Sanders’ aides have known for months that Clinton had a large advantage in the state, but that didn’t stop the campaign from spending several million dollars in advertising in South Carolina—including on a radio ad with endorser Spike Lee—and sending 200 staff to 11 offices to recruit volunteers and voters.

Clinton long had an advantage in the state, not just with African-American voters, but also with South Carolina’s self-identified moderate and conservative Democrats, who made up nearly half of voters in Saturday’s primary, according to early exit polls reported by CNN. That stands in stark contrast to the Iowa electorate, where a poll released before the caucus on Feb. 1 showed that 43% of likely Democrats in the state labeled themselves as “socialist.”

The two Democrats’ schedules reflected their vastly different hopes in the state. Clinton was campaigning for a landslide victory, while Sanders was already looking ahead to Minnesota, Colorado, Illinois and beyond. The calculus for the Vermont senator in South Carolina was daunting. Polls showed him an average of about 25 points behind in the state, and he has not shown an ability to break through with the bulk of black voters there. For Clinton, South Carolina was be a reaffirmation of her ability to attract a key segment of Democratic voters: Black voters accounted for 55% of the electorate when she lost the South Carolina primary to Barack Obama in 2008.

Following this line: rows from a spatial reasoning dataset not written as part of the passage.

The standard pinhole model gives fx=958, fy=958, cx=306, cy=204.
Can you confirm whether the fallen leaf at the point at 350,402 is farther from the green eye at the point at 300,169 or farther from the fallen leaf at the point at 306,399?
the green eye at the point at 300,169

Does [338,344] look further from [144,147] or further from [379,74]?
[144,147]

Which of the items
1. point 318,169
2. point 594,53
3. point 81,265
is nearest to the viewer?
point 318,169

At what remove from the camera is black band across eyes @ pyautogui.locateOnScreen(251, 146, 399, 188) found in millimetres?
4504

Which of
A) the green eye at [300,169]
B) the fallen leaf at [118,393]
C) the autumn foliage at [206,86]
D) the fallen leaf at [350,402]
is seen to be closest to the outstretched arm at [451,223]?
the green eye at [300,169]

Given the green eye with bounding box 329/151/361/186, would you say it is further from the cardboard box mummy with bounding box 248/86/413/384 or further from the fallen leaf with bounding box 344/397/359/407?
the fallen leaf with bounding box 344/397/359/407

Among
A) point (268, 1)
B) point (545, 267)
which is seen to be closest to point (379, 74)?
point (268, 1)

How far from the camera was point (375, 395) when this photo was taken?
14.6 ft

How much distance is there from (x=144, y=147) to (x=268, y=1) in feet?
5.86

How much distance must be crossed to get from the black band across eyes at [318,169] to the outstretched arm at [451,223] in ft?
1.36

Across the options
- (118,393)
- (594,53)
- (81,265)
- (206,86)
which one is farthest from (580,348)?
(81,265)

And Clinton did what she could to it win decisively. Thursday night found the former Secretary of State on a stage in Charleston, wearing an eggplant-colored pantsuit and dancing to the grammy-nominated R&B singer Charlie Wilson in front of a mostly-black crowd. “That voice. That energy. That intensity,” Clinton said of her musical accompanist. On Friday, she stopped at a café and ran into a bridegroom and customer with his friends and ended up in a photo of the men, who knelt at her feet, as if at a wedding. “I love having men at my feet,” Clinton said.

Sanders’ aides believe his path to the nomination rests on Super Tuesday and afterward, where he hopes to rebuild momentum after losses in Nevada and South Carolina. His aides believe he has a good chance to win at least five states—Vermont, Massachusetts, Colorado, Oklahoma and Minnesota—and earn significant number of delegates in the rest of the 11 states voting on March 1. The 74-year-old democratic socialist has far exceeded expectations in the race so far.

But Clinton’s South Carolina win could vault her through the Super Tuesday southern states with large black populations, like Alabama, Texas and Georgia, and make her difficult to catch in the coming weeks. A series of decisive wins could dampen her opponents’ online fundraising operation if his supporters perceive him losing steam. Federal Election Commission records show that while he is bringing in a record amount in small-dollar donations, he is burning through cash by spending heavily on advertising and building out his campaign infrastructure: He ended January with $14.7 million, less than half Clinton’s war chest.

Clinton’s outreach to black voters has been clear. In the last couple of days she has spoke often about systemic racism and the need to confront it. At a town hall meeting hosted by CNN in South Carolina on Tuesday, she said, “We have serious challenges and I think its important for people, and particularly white people, to be honest about this and our experiences may not equip us to understand what our fellow African-American citizens go through every single day.” On Facebook during a question-and-answer session, Clinton said, “White Americans need to do a better job of listening when African Americans talk about the seen and unseen barriers that you face every day.”

Before the South Carolina results came in, Sanders was already on a flight to Minnesota.